Viele werden überrascht sein, dass die Wissenschaft nun die Anwendung von Cannabis in einen positiven Zusammenhang mit dem Gedächtnis bringt. Wussten Sie, dass THC die Lernfähigkeit verbessert und den altersbedingten Gedächtnisverlust umkehrt? Eine klinische Studie an Mäusen hat gezeigt, dass THC verjüngend auf das Gehirn wirken kann. Finden Sie heraus, wie. 

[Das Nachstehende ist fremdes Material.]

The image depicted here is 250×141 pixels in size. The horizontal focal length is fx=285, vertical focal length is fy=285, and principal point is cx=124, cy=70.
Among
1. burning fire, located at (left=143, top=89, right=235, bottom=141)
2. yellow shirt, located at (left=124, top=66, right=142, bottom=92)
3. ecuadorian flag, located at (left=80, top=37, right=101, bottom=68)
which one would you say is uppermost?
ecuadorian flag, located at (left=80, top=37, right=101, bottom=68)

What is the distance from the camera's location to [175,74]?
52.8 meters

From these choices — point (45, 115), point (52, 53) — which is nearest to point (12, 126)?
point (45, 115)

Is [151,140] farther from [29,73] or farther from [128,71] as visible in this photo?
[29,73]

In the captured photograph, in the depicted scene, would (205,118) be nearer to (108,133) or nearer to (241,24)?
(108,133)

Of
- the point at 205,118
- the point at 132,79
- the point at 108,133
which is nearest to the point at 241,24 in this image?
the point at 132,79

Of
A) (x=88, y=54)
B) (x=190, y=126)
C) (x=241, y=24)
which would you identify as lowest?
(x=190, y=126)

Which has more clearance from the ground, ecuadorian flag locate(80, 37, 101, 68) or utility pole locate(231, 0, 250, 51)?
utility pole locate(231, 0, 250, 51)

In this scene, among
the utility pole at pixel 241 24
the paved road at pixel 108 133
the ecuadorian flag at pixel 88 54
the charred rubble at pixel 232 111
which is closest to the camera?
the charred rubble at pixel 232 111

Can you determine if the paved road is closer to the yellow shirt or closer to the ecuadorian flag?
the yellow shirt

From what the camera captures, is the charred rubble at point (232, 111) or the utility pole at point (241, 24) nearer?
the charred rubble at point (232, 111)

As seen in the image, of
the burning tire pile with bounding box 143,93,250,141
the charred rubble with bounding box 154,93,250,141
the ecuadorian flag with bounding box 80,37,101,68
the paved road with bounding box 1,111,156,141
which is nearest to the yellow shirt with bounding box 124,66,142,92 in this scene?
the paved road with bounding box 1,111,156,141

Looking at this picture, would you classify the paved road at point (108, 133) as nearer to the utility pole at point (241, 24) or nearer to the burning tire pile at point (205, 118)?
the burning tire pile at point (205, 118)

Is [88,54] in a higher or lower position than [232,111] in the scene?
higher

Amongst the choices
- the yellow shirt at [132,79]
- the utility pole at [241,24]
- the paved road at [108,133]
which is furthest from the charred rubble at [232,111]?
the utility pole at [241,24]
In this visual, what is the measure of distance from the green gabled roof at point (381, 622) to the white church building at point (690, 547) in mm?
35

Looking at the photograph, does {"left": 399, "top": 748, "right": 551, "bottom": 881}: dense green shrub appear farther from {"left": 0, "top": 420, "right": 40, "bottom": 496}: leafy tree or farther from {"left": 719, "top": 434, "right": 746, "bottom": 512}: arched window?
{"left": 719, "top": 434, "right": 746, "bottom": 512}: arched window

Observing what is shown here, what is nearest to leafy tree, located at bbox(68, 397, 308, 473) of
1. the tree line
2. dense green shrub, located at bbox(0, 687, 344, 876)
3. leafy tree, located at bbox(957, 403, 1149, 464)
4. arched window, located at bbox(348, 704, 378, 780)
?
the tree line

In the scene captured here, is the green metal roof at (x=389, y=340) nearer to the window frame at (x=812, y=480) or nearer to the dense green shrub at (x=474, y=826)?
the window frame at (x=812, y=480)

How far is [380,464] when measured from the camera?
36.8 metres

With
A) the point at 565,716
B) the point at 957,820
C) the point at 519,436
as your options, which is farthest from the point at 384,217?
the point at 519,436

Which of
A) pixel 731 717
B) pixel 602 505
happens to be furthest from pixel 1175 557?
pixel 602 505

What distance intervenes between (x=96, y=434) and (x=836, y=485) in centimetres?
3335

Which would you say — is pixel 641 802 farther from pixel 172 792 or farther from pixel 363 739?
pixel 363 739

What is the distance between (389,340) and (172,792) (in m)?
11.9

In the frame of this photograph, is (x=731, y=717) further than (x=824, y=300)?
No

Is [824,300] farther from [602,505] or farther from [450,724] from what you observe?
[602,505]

Eine neue Untersuchung über den gesundheitlichen Nutzen von Cannabis verlängert die Liste seiner Vorteile um einen weiteren Eintrag. Anfang Mai wurde in der renommierten wissenschaftlichen Fachzeitschrift Nature Medicine eine neue Studie veröffentlicht, die von einer Forschergruppe der Universität Bonn und der Hebrew University of Jerusalem durchgeführt wurde. Dieser klinische Versuch an Mäusen hat gezeigt, dass der psychoaktive Hauptwirkstoff von Cannabis, das Cannabinoid Δ9-Tetrahydrocannabinol oder auch THC positive Wirkungen auf das Gehirn insbesondere bei Menschen fortgeschrittenen Alters haben kann. Anscheinend hilft in niedrigen und regelmäßigen Dosen verabreichtes THC, die Lernfähigkeit zu verbessern und macht den altersbedingten Gedächtnisschwund rückgängig. 

THC findet sich vor allem in den Trichomen (Harzdrüsen) der Cannabispflanze (CC. Steffen Geyer)

Viele werden überrascht sein, dass die Wissenschaft nun die Anwendung von Cannabis in einen positiven Zusammenhang mit dem Gedächtnis bringt, was an dem hergebrachten Argument gegen Cannabis liegt, es schädige das Gedächtnis. Noch überraschender ist das, wenn ein so heikles Thema wie der Alterungsprozess unseres Gehirns hinzu kommt. Wenn wir älter werden, gehen geistige Fähigkeiten allmählich verloren und das Lernen neuer Dinge oder die Konzentration auf mehr als eine Sache fallen uns mit der Zeit immer schwerer.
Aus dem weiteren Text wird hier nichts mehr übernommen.